[Trabalho pedido]
1 – Responda com base no relato da ida à Estação da Luz:
(a) A que horas fechou tudo na sede do CNC?
(b) A quantos quarteirões fica a Estação da Luz?
(c) Qual empresa o relato indica para os telefones públicos de São Paulo?
2 – Cite o trecho do relato da ida à Estação da Luz que vai de "- Certo, companheiro, posso" até "Alguém interrompe e...".

[Trecho fornecido]
++++++++++

Às quatro horas, fechou tudo na sede do CNC. Pegaram todas as bagagens, inclusive a do pessoal que estava preso no DOPS, e levaram para a estação do trem. O DOPS contestava, dizendo que “os suspeitos” foram “detidos” e não presos, como nós dizíamos.

Indo a pé, entramos pela Rua dos Gusmões, evitando passar na frente do prédio do DOPS, até chegar à Estação da Luz, que fica a dois quarteirões. No caminho, alguém para num orelhão e pergunta:
- Quem tem uma ficha telefônica? Ficha telefônica era uma moeda com dois canais de um lado e um do outro lado da cara e da coroa da moeda, que se usava para discar de um telefone público (em São Paulo era a Telesp) e naquele tempo, eles funcionavam.
- Com quem ta o telefone do trem?
- Não é do trem, oh! Babaca é da Estação!!!...
- Certo, companheiro, posso refazer a pergunta?
- Pode companheiro (em tom de brincadeira), “a gente entendemos seu colóquio”, pode falar, companheiro:
- Ai óóó... Quem é o xibungo que ta com a porra do telefone do trem! Gargalhada geral... Cá pra nós, estávamos precisando de uma relaxada, mas cineclubista que é cineclubista, não para por aí...
- Aí ó! Companheiro defensor do vernáculo pátrio, já que você falou em “colóquio”, eu ia citar o magnânimo professor Antônio Cândido sobre esta questão do falar do povo, sabe, mas... Alguém interrompe e...
- Afinal com quem está o número do telefone da Estação do trem?
- Falou mano, agora o vernáculo pátrio agradece...
- Para informação geral, o número do telefone está comigo, mas vou logo avisando! Os caras da estação já estão tiriricas com a gente. Também, vocês não param de ligar pra eles, meu...
- Alguém ligou pro DOPS?
- Cê tá maluco, é?... Ligar pro DOPS? Eles te prendem pelo telefone... Lembra do Donga “o chefe da polícia pelo telefone, mandou me avisar...”.Outro canta: O chefe da polícia pelo telefone, manda  te prender... Que música é essa que eu nunca ouvir falar?  Pois é, dizia outro, isso é que dá ficar vendo filme de discoteca, do João Travoltado com a Olivia do tão João. O que qui é isso companheiro?  O Martinho da Vila gravou, meu!

++++++++++

[Registros]

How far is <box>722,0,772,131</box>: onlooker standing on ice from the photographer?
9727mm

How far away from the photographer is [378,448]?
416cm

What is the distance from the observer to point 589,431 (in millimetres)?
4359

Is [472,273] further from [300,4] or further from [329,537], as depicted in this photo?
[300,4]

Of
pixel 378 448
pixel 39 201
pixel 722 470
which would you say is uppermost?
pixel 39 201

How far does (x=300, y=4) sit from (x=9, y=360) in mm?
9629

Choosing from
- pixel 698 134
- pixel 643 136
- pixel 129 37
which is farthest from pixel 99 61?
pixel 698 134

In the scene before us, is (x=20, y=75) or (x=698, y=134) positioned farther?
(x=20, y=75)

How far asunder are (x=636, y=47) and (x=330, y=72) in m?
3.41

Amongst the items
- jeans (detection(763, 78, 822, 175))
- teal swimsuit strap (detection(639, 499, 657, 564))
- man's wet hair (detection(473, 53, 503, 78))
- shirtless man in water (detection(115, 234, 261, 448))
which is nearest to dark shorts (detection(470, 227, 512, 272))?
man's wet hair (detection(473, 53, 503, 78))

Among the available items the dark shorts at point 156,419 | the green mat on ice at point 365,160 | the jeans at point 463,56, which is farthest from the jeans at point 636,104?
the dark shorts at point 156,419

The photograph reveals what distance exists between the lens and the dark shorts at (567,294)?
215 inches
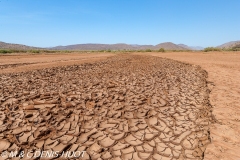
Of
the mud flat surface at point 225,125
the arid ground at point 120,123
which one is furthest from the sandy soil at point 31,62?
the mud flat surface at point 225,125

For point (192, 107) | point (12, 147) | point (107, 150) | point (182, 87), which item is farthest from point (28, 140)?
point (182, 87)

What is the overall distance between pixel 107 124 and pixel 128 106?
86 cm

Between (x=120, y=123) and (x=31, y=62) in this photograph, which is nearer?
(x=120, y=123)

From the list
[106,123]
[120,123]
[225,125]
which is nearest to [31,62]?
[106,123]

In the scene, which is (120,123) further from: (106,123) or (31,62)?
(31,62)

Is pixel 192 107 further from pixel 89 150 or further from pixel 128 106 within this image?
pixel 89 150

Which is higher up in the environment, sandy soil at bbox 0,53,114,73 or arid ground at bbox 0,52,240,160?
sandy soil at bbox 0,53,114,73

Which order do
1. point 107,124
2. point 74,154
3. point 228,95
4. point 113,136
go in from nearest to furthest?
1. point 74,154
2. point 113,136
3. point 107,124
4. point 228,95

++++++++++

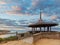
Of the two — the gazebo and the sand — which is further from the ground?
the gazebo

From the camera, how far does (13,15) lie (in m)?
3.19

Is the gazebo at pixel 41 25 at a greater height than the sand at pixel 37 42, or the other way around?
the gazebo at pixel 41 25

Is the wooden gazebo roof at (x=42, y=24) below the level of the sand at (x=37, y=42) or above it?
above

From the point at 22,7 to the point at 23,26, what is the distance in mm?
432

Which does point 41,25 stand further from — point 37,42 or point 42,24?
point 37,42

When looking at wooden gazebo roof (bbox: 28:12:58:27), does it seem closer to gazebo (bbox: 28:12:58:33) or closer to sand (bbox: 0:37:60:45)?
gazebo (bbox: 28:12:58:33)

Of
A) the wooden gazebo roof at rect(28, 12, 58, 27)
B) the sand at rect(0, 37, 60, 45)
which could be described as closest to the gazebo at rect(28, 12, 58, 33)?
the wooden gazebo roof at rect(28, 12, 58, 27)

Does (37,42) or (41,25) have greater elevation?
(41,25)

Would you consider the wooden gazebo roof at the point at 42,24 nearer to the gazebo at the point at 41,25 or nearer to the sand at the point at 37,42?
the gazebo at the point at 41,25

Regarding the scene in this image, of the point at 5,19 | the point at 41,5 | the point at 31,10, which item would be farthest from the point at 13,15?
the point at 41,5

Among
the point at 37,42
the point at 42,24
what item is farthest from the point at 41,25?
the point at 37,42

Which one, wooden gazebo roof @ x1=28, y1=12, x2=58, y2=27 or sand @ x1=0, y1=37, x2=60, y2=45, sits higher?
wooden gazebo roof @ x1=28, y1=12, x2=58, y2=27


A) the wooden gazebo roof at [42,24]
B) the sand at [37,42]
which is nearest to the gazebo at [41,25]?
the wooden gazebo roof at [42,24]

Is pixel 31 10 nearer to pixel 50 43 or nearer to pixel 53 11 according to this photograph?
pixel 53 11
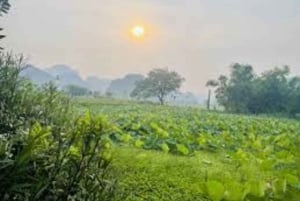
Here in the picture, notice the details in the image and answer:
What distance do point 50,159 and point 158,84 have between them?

++++++++++

[Respostas por tarefa]
1 –
(a) Às quatro horas.
(b) A dois quarteirões.
(c) A Telesp.

2 –
- Certo, companheiro, posso refazer a pergunta?
- Pode companheiro (em tom de brincadeira), “a gente entendemos seu colóquio”, pode falar, companheiro:
- Ai óóó... Quem é o xibungo que ta com a porra do telefone do trem! Gargalhada geral... Cá pra nós, estávamos precisando de uma relaxada, mas cineclubista que é cineclubista, não para por aí...
- Aí ó! Companheiro defensor do vernáculo pátrio, já que você falou em “colóquio”, eu ia citar o magnânimo professor Antônio Cândido sobre esta questão do falar do povo, sabe, mas... Alguém interrompe e...